あちこちの庭にレモンの木が植えられているイタリア。この国で最も長く大量に栽培されてきた果実が柑橘類であることを疑う者はいない。しかし、それらはかつてエリート家庭だけのものだった…!? このほどそんな調査結果を学術誌『HortScience』に発表したのはイスラエル・テルアビブ大学の植物考古学者ダフナ・ラングット博士率いる研究チーム。古代の化石、花粉や種子のほか、遺跡、文献、美術工芸品などの解析、研究が専門であるという。

ラングット博士はそのなかで、「柑橘類はそもそも地中海沿岸の国々には生育していなかったもので、アジア側からシトロンとレモンが渡ったことで古代ローマでもその栽培が始まったと考えられています。当時は稀有、極めて貴重なものとしてその爽やかで清々しい香りづけを楽しめるのは富裕層だけ。

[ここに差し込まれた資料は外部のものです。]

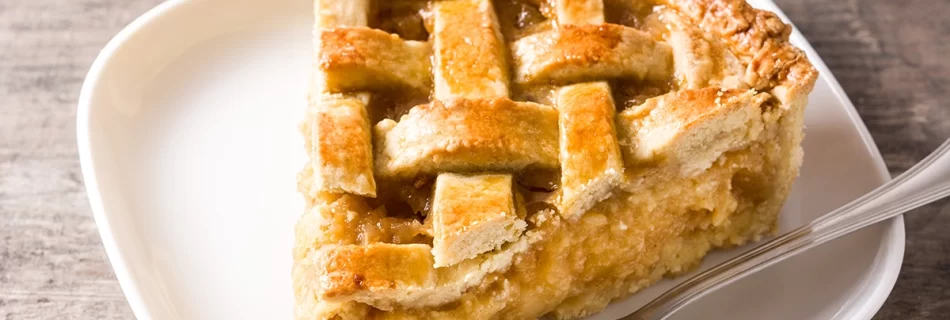 Classic Lattice Topped Apple Pie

つまりエリートたちのステータスシンボルであったようです」と述べ、紀元前5〜4世紀頃にエルサレム近郊に造られたペルシア帝国時代の王族所有の庭園に、シトロンが存在した形跡が発見されたことに触れている。ただし一般家庭においても柑橘類が育てられ、料理や香りづけに用いられるようになったのはそれより1,000年以上も後になってからであろうという。

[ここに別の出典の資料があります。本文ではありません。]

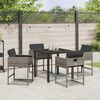 vidaXL Garten Essgruppe 5 pcs Grau Poly-Rattan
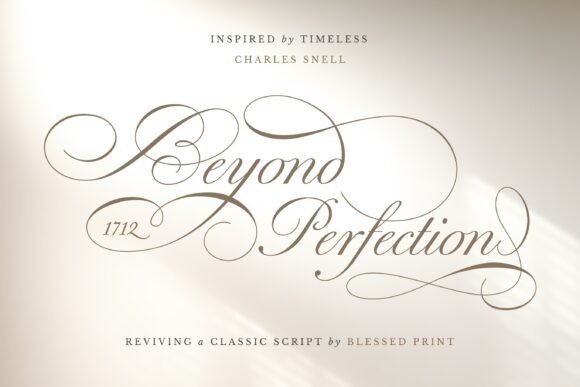 Beyond Perfection Font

また、インド(ヒマラヤ東部)〜中東〜地中海沿岸と気象条件や地形も異なる険しく広大なルートでありながら、見事に柑橘類で商売の道を切り開いていった交易商人たちの努力を大きく称えるラングット博士。「イタリアに渡った最初の柑橘類はシトロンで、それに続いたのがレモン。柑橘類をイランおよび南レヴァント地方を経て北アフリカや南欧にまで広めたのは、イスラム教徒による交易商人たちでした。シトロンが地中海沿岸地域に入り込んだのは紀元前2〜3世紀頃、つまりローマ帝国初期だったのです」としている。

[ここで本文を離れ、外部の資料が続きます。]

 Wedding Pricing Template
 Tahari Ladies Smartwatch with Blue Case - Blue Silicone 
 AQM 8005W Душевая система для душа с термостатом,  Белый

柑橘類は今では完全に庶民の食べものと化し種類も非常に豊富だが、サワーオレンジ、ライム、ポメロがローマで育てられるようになったのは紀元10世紀以降で、スウィートオレンジが登場したのは15世紀後半のこと。ジェノヴァ共和国(現ジェノヴァ)やポルトガルの人々が持ち込んだと考えられるそうだ。しかし人気のマンダリンオレンジが地中海沿岸の国々に入ってきたのは19世紀初め、つまり最近のことであったという。

なお、古代ローマ時代の遺跡として有名な観光地となっている「フォロ・ロマーノ」では、紀元1世紀頃にそこにレモンが存在したことを示す植物遺体も発見されたそうだ。